Short problem: Please rewrite the records from their start through the line containing "135L289 150L300 162L317", inclusive, changing "Segmentation results" to "Predicted outlines" and leaving everything else as it is.

Outline labeling records:
=-=-=-=-=

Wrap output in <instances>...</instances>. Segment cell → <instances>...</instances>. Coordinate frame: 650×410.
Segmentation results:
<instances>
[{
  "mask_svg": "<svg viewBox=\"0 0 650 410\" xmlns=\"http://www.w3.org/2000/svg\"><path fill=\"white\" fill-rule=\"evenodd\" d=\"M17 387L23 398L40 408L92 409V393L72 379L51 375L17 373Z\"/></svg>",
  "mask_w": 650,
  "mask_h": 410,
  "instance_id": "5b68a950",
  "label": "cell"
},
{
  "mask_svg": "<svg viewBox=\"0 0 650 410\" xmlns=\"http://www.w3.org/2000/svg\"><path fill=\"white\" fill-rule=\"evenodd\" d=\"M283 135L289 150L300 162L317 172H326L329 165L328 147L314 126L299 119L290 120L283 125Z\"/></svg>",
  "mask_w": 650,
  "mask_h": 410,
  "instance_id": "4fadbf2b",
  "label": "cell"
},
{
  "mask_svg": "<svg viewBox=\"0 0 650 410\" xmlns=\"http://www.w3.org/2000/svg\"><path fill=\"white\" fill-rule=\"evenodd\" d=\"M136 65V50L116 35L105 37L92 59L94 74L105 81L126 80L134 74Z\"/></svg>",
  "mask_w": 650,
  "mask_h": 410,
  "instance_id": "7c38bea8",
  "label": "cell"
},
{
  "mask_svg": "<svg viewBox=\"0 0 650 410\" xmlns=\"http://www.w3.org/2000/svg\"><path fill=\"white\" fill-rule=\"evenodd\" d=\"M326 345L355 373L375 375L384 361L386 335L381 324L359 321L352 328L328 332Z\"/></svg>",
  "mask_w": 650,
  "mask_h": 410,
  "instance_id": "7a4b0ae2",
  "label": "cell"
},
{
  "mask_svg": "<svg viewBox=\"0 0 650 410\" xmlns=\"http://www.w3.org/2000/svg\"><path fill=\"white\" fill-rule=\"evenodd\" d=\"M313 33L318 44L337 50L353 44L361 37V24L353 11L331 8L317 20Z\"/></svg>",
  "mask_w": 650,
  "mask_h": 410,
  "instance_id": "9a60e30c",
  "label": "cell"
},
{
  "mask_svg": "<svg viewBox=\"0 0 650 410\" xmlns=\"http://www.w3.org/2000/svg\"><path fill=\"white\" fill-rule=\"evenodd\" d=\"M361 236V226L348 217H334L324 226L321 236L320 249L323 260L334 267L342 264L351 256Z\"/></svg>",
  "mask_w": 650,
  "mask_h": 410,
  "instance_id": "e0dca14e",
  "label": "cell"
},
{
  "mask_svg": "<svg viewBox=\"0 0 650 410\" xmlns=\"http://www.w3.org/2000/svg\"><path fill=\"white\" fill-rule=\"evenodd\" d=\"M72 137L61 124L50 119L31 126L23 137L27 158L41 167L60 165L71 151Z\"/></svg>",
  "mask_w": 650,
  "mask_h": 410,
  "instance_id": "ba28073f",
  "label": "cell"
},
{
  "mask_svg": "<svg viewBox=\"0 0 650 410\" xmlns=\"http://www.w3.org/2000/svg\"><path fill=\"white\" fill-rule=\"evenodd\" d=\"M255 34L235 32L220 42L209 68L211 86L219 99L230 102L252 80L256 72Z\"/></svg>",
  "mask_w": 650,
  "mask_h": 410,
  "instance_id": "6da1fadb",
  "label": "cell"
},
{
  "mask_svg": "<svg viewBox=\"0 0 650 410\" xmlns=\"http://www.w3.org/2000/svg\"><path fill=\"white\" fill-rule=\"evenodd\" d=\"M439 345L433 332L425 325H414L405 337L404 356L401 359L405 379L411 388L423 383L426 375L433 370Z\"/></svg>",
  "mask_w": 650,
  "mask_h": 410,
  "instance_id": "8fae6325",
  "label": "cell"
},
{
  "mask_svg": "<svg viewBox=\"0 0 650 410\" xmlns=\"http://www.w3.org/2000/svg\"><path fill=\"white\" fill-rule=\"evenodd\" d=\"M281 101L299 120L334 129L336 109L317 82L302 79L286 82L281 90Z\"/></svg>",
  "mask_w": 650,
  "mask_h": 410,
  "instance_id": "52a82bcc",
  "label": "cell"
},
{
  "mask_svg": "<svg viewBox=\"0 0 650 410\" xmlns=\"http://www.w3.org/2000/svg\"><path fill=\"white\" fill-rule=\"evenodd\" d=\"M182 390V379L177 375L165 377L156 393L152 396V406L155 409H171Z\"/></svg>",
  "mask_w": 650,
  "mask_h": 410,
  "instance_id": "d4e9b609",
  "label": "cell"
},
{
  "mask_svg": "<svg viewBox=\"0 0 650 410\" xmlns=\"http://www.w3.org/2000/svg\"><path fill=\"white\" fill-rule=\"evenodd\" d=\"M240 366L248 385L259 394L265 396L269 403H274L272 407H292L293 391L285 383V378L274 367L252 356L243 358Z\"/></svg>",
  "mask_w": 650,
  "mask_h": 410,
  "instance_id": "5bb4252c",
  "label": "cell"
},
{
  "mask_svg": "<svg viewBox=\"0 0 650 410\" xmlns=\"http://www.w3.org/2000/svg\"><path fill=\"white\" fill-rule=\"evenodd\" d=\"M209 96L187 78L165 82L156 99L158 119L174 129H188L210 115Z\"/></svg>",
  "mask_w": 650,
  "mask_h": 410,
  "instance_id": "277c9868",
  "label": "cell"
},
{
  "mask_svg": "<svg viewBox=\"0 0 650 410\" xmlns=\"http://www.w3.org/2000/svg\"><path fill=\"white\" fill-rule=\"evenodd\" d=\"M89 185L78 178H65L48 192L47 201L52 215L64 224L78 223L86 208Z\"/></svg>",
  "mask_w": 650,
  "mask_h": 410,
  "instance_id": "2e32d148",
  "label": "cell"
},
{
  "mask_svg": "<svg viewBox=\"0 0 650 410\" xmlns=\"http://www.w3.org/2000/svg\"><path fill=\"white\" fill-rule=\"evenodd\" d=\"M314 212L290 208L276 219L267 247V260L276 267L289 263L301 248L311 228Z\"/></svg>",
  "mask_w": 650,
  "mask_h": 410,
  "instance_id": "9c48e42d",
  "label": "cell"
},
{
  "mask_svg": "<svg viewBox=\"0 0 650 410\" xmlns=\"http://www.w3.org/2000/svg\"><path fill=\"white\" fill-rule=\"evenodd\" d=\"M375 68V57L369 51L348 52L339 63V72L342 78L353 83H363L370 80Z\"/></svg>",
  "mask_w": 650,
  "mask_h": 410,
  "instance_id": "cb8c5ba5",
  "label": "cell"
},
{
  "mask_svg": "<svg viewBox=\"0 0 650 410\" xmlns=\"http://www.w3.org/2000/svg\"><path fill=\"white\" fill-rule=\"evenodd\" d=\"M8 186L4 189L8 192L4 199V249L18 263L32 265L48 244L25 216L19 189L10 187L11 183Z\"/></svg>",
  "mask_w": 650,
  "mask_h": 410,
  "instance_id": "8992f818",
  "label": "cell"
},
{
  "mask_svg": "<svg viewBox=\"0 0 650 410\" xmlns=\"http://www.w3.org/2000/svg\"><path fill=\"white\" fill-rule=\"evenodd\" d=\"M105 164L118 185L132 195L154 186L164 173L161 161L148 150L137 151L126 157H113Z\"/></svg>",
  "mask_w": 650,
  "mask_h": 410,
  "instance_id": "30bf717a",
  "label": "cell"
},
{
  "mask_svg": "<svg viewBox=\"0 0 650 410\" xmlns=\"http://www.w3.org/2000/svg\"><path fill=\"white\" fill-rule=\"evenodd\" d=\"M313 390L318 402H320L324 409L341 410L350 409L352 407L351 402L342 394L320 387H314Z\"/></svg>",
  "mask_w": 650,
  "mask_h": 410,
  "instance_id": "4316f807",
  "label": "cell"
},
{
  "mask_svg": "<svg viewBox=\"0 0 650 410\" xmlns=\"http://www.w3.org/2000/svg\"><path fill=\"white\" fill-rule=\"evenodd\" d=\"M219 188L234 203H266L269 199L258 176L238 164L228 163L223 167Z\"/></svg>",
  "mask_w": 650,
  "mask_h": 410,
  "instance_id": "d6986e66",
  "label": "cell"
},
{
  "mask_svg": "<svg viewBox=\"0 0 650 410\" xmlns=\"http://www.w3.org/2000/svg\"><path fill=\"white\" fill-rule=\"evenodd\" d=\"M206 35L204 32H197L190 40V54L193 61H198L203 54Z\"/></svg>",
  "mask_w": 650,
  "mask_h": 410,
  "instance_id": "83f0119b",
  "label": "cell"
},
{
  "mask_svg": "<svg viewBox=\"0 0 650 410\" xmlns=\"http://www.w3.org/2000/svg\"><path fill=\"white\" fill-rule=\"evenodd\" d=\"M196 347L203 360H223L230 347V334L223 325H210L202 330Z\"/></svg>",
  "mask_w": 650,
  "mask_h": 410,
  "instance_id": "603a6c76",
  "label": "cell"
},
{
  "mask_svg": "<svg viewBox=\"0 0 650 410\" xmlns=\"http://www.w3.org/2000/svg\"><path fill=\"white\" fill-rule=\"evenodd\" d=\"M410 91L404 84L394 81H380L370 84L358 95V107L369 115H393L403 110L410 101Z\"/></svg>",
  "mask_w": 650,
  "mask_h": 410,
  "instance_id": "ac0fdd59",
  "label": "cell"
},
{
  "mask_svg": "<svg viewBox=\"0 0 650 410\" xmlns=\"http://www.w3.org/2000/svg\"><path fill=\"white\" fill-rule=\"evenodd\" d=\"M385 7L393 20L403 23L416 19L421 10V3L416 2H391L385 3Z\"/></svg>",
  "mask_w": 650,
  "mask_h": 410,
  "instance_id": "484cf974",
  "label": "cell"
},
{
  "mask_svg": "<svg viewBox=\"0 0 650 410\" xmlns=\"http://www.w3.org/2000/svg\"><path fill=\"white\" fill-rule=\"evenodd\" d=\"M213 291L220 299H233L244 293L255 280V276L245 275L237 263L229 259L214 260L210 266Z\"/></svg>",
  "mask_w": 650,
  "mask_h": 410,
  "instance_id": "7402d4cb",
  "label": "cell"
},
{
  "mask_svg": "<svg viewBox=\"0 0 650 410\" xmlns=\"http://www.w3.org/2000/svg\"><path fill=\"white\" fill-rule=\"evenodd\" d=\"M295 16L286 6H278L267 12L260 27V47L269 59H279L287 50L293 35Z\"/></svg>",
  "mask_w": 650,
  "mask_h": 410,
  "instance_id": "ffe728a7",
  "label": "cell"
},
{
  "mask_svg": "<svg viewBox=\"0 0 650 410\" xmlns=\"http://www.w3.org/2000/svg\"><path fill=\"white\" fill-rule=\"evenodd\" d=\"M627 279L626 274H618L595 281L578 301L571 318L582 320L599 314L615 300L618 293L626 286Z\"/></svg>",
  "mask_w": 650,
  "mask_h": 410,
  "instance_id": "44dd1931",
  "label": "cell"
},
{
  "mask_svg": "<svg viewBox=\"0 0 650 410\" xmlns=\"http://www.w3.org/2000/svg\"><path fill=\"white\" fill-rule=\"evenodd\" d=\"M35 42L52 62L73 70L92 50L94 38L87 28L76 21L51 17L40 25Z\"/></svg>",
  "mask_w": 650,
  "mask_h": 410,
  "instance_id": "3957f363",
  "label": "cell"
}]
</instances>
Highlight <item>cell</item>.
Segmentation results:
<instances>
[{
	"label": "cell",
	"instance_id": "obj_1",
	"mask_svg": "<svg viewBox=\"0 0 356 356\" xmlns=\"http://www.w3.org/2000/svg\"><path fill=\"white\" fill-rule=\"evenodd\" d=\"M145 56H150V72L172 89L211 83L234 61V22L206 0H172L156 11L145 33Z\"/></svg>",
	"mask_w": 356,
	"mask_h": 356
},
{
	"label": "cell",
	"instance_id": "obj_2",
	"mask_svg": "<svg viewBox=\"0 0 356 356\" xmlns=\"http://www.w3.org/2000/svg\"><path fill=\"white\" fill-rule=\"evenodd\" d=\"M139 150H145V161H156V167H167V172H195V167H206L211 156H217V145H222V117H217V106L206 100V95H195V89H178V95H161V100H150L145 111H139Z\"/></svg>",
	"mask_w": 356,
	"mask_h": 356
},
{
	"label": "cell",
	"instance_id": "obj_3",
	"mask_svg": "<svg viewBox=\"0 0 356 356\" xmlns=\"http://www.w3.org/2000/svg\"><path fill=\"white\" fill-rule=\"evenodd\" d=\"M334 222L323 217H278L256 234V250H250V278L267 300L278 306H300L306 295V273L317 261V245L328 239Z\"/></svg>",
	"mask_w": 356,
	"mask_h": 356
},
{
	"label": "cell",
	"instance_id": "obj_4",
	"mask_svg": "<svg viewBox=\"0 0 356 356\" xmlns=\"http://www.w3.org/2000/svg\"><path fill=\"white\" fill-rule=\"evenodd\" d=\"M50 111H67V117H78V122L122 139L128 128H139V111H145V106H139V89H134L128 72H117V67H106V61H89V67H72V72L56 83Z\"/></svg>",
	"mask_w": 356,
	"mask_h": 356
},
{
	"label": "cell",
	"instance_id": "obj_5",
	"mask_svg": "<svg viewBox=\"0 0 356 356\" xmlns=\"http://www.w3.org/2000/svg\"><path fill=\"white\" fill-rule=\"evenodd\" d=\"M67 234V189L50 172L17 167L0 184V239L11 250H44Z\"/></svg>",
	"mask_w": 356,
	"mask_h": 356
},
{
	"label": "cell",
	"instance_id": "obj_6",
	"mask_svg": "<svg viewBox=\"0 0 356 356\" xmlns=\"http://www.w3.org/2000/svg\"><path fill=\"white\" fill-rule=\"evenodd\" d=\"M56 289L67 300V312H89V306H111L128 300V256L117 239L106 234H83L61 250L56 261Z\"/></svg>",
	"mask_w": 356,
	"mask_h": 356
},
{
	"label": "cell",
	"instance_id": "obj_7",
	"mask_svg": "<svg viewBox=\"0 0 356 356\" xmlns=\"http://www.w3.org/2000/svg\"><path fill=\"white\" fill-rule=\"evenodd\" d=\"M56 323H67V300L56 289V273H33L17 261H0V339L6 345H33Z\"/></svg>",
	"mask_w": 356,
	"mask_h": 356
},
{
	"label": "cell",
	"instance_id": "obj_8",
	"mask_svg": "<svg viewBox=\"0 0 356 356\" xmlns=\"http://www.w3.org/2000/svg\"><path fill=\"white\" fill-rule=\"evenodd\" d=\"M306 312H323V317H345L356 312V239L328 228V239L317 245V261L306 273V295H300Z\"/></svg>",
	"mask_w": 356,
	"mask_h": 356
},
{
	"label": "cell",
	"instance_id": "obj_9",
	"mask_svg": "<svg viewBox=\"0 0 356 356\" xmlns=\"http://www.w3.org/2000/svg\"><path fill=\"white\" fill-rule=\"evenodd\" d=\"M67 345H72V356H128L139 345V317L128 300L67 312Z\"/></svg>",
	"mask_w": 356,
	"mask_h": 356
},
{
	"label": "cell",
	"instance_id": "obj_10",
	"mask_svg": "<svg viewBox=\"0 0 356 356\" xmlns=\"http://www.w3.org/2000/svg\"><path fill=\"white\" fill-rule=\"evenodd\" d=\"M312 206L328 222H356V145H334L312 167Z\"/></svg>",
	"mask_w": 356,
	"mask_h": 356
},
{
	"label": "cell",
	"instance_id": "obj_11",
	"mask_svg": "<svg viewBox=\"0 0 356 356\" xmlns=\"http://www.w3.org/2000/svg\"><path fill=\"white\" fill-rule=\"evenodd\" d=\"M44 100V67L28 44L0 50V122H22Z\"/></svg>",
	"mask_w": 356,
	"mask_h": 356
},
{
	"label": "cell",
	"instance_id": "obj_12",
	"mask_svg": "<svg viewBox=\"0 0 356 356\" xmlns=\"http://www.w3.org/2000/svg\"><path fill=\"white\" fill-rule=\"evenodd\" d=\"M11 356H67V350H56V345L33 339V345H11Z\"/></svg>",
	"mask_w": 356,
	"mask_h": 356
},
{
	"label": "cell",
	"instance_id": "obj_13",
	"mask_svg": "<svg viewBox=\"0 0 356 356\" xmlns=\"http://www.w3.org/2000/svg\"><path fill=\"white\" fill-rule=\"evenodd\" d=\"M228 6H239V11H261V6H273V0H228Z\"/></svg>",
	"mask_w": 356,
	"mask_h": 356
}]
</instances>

=-=-=-=-=

Complete output:
Wrap output in <instances>...</instances>. Segment cell → <instances>...</instances>. Coordinate frame: 650×410.
Predicted outlines:
<instances>
[{
  "mask_svg": "<svg viewBox=\"0 0 650 410\" xmlns=\"http://www.w3.org/2000/svg\"><path fill=\"white\" fill-rule=\"evenodd\" d=\"M17 387L23 398L40 408L92 409V393L72 379L51 375L17 373Z\"/></svg>",
  "mask_w": 650,
  "mask_h": 410,
  "instance_id": "5b68a950",
  "label": "cell"
},
{
  "mask_svg": "<svg viewBox=\"0 0 650 410\" xmlns=\"http://www.w3.org/2000/svg\"><path fill=\"white\" fill-rule=\"evenodd\" d=\"M283 135L289 150L300 162L317 172H326L329 165L328 147L314 126L299 119L290 120L283 125Z\"/></svg>",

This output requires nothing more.